* Problem *
Where the line containing "scientific name: Mammalia" appears in the entries below, start there and print only that line and every line after it, exactly, through the end, excluding pictures.

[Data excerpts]
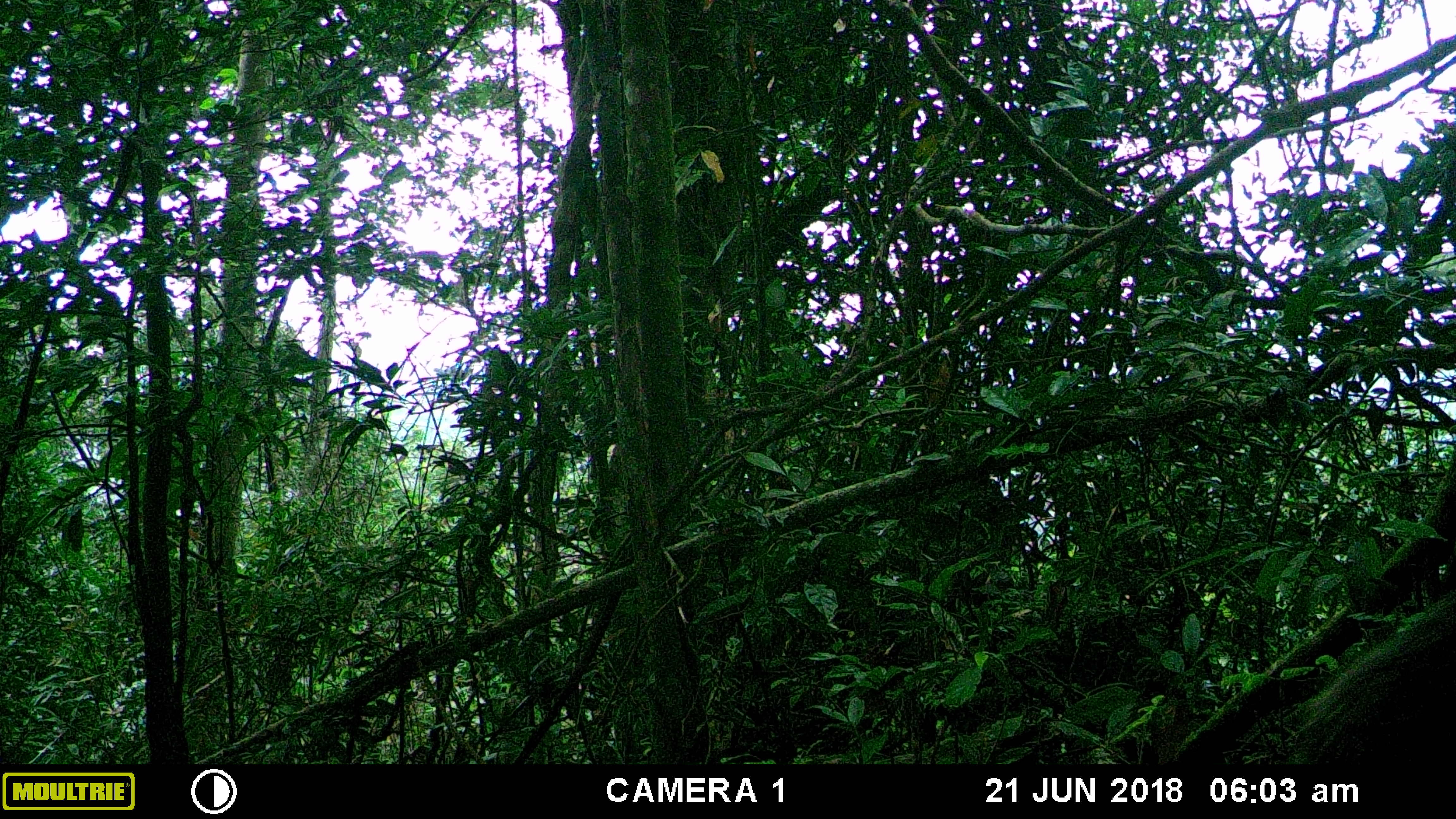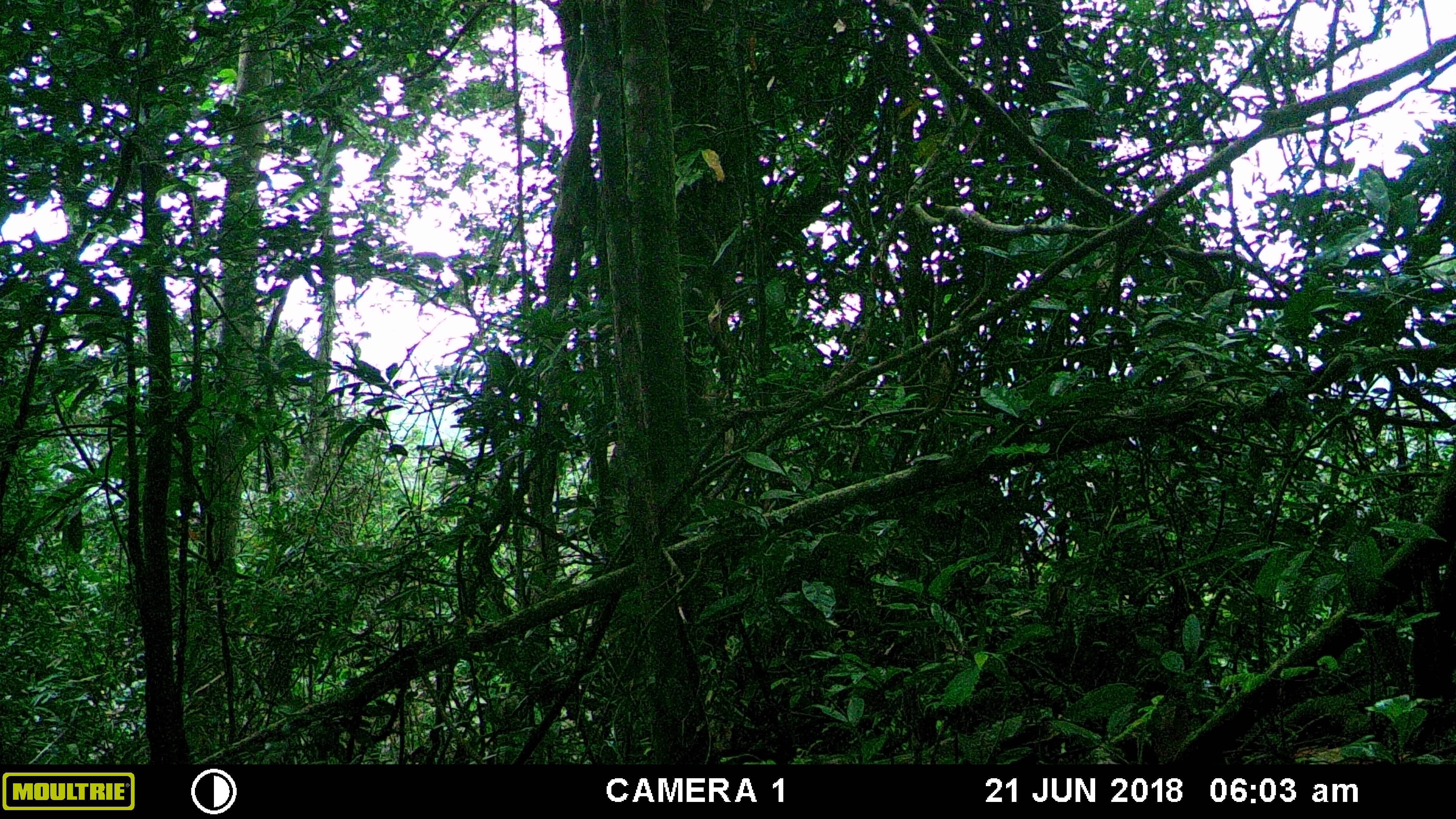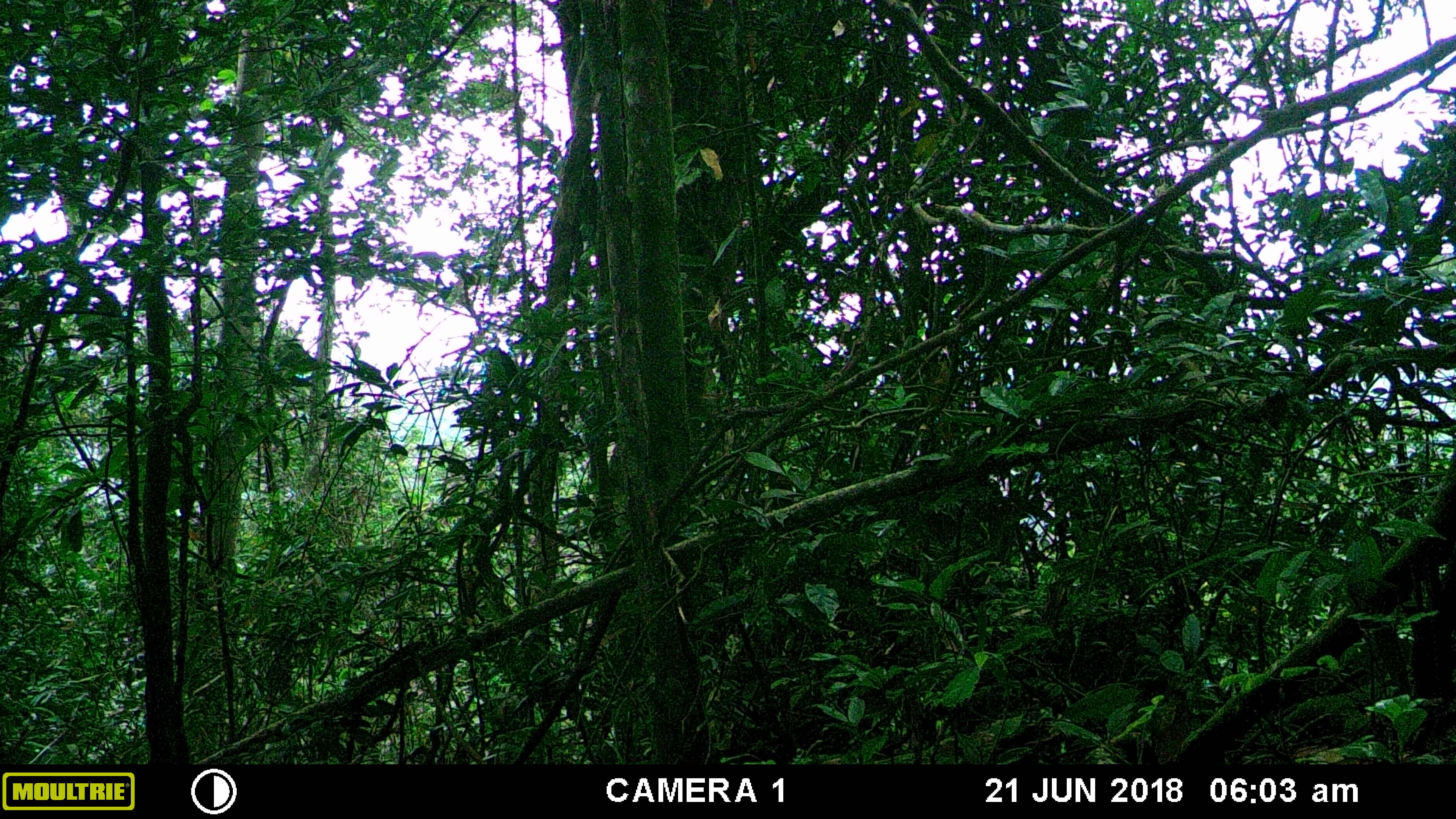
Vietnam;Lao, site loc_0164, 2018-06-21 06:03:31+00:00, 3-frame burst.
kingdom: Animalia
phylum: Chordata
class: Mammalia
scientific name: Mammalia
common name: mammal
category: unidentified small mammal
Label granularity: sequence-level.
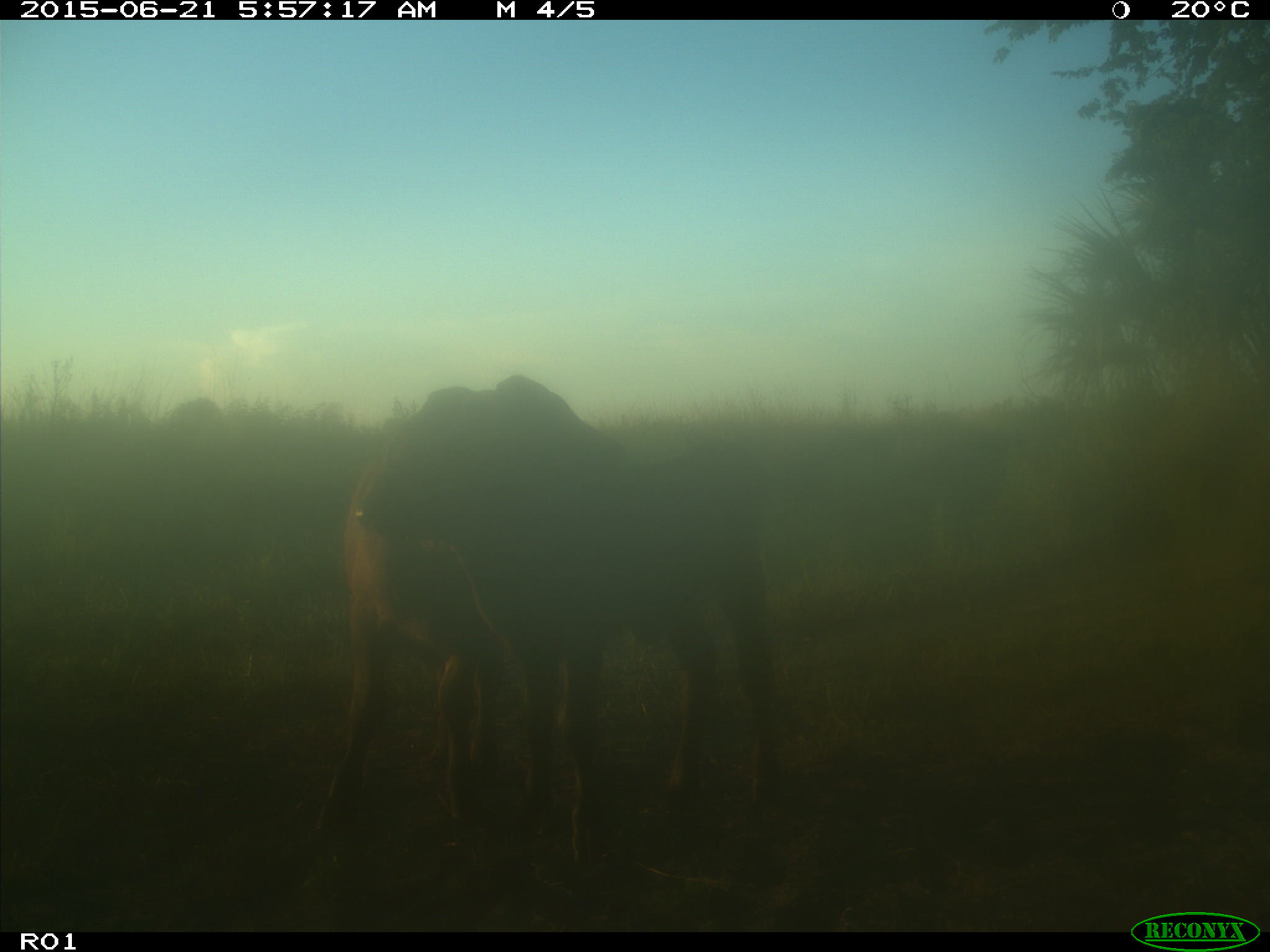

* Solution to this exercise *
scientific name: Mammalia
common name: mammal
category: unidentified small mammal
Label granularity: sequence-level.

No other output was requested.